= Gotthard Kronstein =

German baritone

Gotthard Kronstein (14 January 1927 – 2 June 1997) was a German operatic baritone and theatre director.

== Life ==
Born in Kotzenau, Kronstein attended the elementary and Höhere Handelsschule in Glogau on the Oder and during the Second World War, he attended a special matriculation course in Königsberg. As a youth, he was still obliged to join the Wehrmacht in 1945 and ended up in war captivity.

Not even an adult, Kronstein came into the Luftangriffe 48 percent war-destroyed Hanover, where he was employed from 1946 to 1947 by the Hannover employment office as clerk for youth issues.

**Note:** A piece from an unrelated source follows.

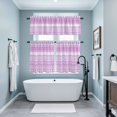 thumbnail image 3 of Purple Pink Boho Kitchen Curtains Sets for Windows 24 Inch Length, Vintage Ethnic Tribe Abstract Art Rod Pocket Window Treatments Tier Curtains and Valances Set for Bedroom/Bathroom, 3 of 8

From 1947 to 1949, he assumed the chairmanship of the "Club junger Menschen" initiated by Theanolte Bähnisch and the Ada-und-Theodor-Lessing-Volkshochschule "Clubs junger Menschen". At the same time, Kronstein was able to begin his studies in 1947, first in economics, law and psychology at the Technische Hochschule Hannover, then in stage law and theatre management at the University of Cologne. He received his diploma in business administration in 1956.

While still a student in Hannover, Kronstein took private singing lessons with Irmel Holzapfel and Laurenz Hofer, who ran a singing studio with his wife Greta Hofer. Kronstein was awarded several prizes for vocal performances parallel to his studies, in Munich, in the Italian city of Vercelli and - with the first prize as baritone - in 1956 in Verviers, Belgium. Until 1968, he had engagements as a singer in Basel, Braunschweig and Essen.

From 1969 to 1975, Kronstein took over the management of three companies owned by his first wife's family.

In 1982, he married the opera singer Hildegard Uhrmacher.

From 1975 to 1989, Kronstein directed the Theatre am Aegi. In 1975, he joined the Hannoverscher Künstlerverein and took over its chairmanship from 1982 to 1993 in succession to Reimar Dahlgrün. In 1982, he became executive member of the Internationale Musikakademie für Solisten (IMAS) in Hannover.

Kronstein died in Hannover at the age of 70.

== Recordings ==
- Franz Schubert: Messe Es-Dur, Hannoversche Chorgemeinschaft, Göttinger Symphonie Orchester, Hannover 1983; 1982 concert recording in the Großer Sendesaal of the Norddeutscher Rundfunk in Hannover.